In studies of what employees want from an organization, being treated with dignity and respect always ranks higher than money. What does this really mean? If dignity is so important, leaders better understand it.
The word dignity is one of those that I’m never quite sure of it’s definition but know how it feels when my own takes a hit. The dictionary definition of dignity is the state or quality of being worthy of honor and having value. The worthiness of honor and value that this definition speaks of is not a result of great achievement or a famous name but rather of simply being a resident of this earth. It’s an inherent worth that every single person has the moment they were conceived.
Cultures around the globe uphold this dignity with phrases and words like “tashi delay” (I honor the greatness in you) and namaste (I bow to the divine in you).
If dignity is about being worthy of honor and respect, what role does dignity play in leadership? In leadership where power, authority and hierarchy are sacrosanct, dignity has little to no role unless it is convenient, ordered through compliance to a rule or extended with hopes that some good thing will be done in return.
The challenge to lead while preserving dignity doesn’t end there. In the often heated world of organizational life, even the most gifted and well-intentioned leaders can create an undignified workplace.
The positive effect on people when they feel seen, heard, understood, and acknowledged as valuable and worthy of respect regardless of circumstance is undeniable. Think for a moment of a environment where you felt you were valued and honored as a person before any discussion of performance, contribution or results. What was the impact on you? How did you respond?

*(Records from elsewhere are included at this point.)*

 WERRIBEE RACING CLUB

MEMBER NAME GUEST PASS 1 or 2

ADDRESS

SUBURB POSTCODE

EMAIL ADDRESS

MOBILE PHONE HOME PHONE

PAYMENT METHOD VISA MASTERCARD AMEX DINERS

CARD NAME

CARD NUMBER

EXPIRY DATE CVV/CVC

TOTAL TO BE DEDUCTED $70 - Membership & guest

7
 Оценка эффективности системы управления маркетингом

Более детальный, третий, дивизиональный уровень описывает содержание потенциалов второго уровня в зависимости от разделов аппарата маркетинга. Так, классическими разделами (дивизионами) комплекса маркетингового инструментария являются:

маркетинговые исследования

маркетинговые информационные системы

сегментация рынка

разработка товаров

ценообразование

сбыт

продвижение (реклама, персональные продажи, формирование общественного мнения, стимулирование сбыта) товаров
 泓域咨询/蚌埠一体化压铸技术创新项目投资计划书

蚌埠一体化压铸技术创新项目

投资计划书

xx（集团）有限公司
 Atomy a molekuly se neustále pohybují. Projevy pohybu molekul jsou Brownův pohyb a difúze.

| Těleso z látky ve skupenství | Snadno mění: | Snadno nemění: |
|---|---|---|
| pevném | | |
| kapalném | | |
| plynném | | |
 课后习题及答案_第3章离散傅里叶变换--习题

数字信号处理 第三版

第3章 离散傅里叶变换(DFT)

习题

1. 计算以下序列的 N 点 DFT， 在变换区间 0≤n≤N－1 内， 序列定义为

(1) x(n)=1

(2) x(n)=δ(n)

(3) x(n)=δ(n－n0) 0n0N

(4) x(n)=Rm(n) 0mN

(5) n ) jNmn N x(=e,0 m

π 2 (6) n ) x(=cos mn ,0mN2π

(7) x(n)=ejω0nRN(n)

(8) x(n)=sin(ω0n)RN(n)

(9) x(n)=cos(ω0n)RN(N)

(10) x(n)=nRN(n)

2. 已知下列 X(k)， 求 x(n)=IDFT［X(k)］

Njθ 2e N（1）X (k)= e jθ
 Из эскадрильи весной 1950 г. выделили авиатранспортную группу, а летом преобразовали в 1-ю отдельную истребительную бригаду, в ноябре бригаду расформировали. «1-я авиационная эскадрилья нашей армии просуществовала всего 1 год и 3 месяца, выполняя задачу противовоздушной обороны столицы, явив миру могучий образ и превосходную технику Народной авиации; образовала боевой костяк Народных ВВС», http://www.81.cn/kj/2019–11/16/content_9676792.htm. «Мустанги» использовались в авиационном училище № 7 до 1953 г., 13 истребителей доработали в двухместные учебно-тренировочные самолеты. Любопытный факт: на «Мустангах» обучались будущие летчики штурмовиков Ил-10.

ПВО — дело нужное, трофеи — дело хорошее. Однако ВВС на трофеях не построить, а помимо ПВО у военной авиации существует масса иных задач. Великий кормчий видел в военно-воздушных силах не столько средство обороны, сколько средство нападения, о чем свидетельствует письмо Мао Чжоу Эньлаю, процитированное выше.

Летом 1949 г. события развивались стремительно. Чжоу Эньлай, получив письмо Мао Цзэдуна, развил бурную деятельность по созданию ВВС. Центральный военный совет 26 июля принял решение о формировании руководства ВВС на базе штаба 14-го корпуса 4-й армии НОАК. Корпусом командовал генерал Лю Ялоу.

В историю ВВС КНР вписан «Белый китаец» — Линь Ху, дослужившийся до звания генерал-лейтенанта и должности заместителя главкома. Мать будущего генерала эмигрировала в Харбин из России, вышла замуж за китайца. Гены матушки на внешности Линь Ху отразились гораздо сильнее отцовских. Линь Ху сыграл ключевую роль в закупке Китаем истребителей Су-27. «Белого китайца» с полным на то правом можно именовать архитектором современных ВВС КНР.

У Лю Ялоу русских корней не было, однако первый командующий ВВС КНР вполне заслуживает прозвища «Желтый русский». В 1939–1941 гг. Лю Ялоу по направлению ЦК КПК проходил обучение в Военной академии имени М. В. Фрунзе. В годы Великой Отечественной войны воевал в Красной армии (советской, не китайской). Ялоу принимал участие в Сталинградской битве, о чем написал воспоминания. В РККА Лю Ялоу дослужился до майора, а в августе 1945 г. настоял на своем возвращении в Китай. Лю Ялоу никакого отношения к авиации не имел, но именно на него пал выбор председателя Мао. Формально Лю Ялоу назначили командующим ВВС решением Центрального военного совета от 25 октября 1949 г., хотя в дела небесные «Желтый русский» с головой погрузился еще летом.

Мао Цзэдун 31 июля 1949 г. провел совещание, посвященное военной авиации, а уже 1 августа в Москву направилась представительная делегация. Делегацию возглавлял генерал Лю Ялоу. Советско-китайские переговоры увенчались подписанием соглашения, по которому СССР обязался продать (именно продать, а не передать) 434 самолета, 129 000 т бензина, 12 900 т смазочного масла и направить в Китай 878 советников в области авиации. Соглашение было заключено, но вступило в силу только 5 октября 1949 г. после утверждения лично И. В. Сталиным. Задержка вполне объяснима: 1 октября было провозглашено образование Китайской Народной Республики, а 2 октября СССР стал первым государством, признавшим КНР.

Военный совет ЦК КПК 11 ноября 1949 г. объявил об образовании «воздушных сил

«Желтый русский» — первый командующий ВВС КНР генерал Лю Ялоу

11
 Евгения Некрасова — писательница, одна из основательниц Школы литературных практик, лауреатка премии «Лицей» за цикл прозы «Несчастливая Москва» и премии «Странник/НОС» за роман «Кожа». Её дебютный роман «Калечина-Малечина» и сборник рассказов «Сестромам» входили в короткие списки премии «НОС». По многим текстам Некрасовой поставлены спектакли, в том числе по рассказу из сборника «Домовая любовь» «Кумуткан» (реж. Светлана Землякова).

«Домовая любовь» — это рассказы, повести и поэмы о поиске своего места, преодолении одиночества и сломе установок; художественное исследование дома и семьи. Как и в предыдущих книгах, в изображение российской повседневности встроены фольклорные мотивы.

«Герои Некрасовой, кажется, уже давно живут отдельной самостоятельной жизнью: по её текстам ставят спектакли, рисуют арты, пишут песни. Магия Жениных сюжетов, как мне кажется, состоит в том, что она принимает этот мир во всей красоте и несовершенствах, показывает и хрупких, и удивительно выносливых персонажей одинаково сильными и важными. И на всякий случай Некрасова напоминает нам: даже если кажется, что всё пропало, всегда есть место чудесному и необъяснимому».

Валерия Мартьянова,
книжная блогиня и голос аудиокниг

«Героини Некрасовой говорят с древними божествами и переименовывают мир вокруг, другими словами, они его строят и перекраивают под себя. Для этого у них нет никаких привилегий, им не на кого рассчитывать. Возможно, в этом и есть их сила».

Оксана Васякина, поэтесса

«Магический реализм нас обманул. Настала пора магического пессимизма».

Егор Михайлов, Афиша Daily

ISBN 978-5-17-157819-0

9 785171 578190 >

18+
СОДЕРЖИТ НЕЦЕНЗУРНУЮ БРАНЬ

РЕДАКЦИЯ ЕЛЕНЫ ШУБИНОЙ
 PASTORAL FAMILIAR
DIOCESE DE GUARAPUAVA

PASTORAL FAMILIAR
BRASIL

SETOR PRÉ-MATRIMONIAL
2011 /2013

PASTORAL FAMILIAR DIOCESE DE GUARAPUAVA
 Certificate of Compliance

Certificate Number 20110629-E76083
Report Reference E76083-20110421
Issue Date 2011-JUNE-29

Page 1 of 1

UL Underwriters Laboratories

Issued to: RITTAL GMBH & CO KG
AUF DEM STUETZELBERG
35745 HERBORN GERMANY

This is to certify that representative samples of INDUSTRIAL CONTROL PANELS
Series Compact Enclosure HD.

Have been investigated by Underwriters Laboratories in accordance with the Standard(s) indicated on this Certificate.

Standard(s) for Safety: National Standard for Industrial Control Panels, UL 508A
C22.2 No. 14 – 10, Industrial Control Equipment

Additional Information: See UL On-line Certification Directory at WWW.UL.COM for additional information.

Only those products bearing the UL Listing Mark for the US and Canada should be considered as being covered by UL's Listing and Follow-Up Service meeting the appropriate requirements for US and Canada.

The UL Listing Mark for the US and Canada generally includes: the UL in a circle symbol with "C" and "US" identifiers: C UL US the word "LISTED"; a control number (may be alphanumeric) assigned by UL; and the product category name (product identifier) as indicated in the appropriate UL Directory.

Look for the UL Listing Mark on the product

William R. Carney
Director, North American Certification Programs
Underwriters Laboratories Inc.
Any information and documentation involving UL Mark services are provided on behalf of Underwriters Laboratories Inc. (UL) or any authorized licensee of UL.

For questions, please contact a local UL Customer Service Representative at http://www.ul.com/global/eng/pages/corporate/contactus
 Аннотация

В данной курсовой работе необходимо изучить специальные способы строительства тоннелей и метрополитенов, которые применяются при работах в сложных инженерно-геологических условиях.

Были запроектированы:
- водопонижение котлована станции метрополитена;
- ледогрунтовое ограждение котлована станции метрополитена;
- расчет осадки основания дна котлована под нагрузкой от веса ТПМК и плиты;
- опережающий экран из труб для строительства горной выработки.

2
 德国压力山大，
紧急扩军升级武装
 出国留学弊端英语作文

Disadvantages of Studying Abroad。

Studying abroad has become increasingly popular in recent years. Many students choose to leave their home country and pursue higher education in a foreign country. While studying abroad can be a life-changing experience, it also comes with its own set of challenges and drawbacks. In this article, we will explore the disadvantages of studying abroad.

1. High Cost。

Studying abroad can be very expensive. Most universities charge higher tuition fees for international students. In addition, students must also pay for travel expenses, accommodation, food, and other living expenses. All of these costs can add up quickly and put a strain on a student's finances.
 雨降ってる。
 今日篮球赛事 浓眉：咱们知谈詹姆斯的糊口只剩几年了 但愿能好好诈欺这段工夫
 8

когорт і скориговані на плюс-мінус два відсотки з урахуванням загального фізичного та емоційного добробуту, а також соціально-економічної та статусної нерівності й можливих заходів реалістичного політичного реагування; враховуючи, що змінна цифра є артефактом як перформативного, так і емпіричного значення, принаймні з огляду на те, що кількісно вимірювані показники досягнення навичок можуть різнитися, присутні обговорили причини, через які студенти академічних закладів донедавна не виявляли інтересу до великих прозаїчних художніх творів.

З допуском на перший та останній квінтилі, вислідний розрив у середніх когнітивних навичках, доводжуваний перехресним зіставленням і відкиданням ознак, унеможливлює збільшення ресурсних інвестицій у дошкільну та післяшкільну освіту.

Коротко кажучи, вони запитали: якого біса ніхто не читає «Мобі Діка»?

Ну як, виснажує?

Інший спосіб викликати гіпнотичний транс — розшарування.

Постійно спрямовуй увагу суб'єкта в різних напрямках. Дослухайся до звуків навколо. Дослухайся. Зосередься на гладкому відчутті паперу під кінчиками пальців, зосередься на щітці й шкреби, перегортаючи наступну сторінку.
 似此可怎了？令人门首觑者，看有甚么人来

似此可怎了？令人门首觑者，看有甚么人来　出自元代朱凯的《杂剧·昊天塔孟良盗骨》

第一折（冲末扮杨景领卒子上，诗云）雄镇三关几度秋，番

Use these eleven examples of dignity in action to create your own road map for bringing dignity to your leadership.
Dignity in leadership is…
- When a conversation about a mistake or performance problem doesn’t turn into an emotional event and the person is allowed to keep their own dignity
- Really listening to what someone else has to say and taking it into consideration
- Not discussing with a peer an issue with another person that doesn’t impact your peer in any way
- Recognizing even the smallest contribution
- Considering the impact on ALL parties when setting a direction or making a decision and avoiding the “lesser of the evils” route
- Stopping your own negative self-talk (i.e. “I’m not smart enough,” “I’m bound to fail” etc…)
- Setting up a team member for success by employing their strengths
- Welcoming diverse perspectives on an issue
- Not letting stereotypes, prejudice or any type of bias guide decisions
- Engaging with and serving a person regardless of their level and when they have nothing to give in return
- Supporting a person you just fired to find their next step
Remember that dignity in action starts with the fundamental belief that every person is worthy of honor and has value. This is the hardest step. A servant leader spends time grounding themselves in this truth and is guided by it in their actions.